Ligation alters the pathway of urea‐induced denaturation of the catalytic trimer of Escherichia coli aspartate transcarbamylase

We have examined the pathway and energetics of urea‐induced dissociation and unfolding of the catalytic trimer (C 3 ) of aspartate transcarbamylase from Escherichia coli at low temperature in the absence and presence of carbamyl phosphate (CP; a substrate), N ‐(phosphonacetyl)‐L‐Asp (PALA; a bisubstrate analog), and 2 anionic inhibitors, Cl − and ATP, by analytical gel chromatography supplemented by activity assays and ultraviolet difference spectroscopy. In the absence of active‐site ligands and in the presence of ATP, c 3 dissociates below 2 M urea into swollen c chains that then gradually unfold from 2 to 6 M urea with little apparent cooperativity.

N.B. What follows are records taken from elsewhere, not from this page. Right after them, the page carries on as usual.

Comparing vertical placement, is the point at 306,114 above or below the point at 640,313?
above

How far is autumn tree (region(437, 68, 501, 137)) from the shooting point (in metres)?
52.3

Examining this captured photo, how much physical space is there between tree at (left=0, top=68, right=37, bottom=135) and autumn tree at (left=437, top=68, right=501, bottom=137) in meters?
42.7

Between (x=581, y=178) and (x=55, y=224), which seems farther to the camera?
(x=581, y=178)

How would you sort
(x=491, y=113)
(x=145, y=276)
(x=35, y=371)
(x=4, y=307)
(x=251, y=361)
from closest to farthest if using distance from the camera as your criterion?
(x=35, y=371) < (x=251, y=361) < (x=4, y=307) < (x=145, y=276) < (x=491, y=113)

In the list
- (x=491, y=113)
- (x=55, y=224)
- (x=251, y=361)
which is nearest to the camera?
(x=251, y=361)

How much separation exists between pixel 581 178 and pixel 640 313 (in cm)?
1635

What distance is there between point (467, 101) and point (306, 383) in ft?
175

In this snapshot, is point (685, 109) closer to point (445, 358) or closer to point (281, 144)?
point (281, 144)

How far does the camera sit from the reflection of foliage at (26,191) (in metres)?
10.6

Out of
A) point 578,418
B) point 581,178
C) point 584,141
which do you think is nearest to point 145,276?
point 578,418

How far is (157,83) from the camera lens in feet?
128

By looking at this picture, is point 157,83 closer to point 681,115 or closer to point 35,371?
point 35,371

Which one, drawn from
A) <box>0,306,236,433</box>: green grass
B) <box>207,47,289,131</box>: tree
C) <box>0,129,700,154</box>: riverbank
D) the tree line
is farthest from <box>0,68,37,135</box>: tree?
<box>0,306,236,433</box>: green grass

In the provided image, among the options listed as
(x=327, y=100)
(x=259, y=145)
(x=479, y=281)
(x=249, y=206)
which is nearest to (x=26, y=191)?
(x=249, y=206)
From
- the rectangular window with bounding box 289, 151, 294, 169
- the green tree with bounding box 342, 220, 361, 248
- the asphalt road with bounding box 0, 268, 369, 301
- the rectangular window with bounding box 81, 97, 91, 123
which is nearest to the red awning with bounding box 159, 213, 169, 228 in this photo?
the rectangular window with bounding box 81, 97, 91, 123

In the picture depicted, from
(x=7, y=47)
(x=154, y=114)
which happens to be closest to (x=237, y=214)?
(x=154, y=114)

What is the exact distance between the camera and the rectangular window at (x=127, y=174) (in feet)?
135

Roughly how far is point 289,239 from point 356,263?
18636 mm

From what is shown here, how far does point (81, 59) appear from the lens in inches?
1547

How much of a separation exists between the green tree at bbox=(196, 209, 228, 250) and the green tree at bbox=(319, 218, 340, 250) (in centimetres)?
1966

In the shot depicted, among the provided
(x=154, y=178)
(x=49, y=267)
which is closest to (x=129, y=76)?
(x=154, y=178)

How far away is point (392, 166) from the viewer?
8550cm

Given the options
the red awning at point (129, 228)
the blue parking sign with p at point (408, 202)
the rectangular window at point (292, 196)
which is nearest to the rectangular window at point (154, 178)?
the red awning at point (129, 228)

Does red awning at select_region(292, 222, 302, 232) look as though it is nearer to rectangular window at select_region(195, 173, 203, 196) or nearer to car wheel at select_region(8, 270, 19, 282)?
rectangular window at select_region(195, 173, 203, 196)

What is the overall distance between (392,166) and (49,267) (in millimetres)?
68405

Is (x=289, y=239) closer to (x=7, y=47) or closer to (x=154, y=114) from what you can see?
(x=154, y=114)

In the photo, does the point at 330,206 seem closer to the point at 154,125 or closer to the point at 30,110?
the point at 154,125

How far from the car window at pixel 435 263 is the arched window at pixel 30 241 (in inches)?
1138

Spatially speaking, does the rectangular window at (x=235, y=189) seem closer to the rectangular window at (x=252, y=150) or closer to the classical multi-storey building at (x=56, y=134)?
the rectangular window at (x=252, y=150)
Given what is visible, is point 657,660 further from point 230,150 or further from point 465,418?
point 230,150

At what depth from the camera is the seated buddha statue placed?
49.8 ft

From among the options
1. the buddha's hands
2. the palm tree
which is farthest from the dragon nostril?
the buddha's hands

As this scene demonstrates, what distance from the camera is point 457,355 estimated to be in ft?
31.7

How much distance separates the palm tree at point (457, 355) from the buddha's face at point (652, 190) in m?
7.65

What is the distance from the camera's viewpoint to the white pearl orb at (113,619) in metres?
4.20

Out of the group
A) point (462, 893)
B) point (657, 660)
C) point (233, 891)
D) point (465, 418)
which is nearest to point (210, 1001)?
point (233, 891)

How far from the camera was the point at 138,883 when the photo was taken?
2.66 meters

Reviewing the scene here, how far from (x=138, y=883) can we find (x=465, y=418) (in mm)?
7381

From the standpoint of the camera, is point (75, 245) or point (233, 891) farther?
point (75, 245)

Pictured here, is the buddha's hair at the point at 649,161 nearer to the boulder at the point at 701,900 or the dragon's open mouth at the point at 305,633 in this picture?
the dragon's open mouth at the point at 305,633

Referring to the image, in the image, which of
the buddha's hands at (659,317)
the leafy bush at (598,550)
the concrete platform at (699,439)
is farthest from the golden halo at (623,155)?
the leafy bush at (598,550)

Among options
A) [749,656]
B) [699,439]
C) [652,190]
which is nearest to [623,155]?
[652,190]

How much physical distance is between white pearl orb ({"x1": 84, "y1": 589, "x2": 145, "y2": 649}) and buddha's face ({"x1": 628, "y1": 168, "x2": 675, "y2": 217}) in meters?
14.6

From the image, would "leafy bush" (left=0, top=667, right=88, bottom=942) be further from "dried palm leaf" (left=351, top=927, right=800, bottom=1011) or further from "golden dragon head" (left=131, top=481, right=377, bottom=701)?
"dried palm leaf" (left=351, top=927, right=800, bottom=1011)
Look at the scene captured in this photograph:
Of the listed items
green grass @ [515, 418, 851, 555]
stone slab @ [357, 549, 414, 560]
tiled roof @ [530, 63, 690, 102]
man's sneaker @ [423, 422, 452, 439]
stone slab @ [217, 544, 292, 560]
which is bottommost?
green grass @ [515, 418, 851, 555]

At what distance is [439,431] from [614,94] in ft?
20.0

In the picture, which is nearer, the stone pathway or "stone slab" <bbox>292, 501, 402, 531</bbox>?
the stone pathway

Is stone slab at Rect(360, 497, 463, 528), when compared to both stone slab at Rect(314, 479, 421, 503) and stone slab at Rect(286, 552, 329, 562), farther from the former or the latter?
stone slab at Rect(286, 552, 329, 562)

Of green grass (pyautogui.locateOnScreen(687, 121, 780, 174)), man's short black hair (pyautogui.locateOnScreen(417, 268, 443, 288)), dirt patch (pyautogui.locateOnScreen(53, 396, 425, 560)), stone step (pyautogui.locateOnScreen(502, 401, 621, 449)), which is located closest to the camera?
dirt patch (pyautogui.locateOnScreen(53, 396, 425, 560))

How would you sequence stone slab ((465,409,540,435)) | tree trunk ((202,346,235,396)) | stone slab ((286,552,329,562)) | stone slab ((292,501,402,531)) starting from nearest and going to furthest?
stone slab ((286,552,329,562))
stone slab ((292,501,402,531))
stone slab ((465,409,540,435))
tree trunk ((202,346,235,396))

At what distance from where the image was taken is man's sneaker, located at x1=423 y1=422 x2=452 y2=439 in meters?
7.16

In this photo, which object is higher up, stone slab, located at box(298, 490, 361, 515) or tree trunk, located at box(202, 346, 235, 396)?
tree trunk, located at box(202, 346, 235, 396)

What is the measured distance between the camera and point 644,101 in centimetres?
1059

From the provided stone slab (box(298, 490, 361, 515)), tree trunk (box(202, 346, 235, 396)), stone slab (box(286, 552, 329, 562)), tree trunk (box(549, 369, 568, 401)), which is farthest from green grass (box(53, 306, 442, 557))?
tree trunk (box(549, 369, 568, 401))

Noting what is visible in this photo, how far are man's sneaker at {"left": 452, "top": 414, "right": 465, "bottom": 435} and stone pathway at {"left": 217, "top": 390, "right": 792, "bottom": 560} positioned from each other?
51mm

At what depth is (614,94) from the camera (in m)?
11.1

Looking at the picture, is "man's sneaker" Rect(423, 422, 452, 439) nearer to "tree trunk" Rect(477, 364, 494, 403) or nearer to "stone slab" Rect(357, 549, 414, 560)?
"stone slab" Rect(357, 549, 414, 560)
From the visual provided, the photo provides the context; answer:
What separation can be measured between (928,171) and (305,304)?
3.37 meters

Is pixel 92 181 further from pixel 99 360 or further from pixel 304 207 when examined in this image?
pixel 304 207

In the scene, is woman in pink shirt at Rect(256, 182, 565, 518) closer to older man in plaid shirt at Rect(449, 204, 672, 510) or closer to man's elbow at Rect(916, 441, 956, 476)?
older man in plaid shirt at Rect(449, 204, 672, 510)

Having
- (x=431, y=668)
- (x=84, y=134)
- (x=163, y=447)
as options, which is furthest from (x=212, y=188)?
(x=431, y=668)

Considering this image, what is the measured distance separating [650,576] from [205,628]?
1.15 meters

Linear extrapolation to 0 M urea of free energies determined in 3 independent types of experiments yields estimates for ΔG dissociation at 7.5 °C of about 7–10 kcal m −1 per interface. ΔG unfolding of dissociated chains when modeled as a 2‐state process is estimated to be very small, on the order of ˜2 kcal m −1 . The data are also consistent with the possibility that the unfolding of the dissociated monomer is a 1‐state swelling process. In the presence of the ligands CP and PALA, and in the presence of Cl − , c 3 dissociates at much higher urea concentrations, and trimer dissociation and unfolding occur simultaneously and apparently cooperatively, at urea concentrations that increase with the affinity of the ligand.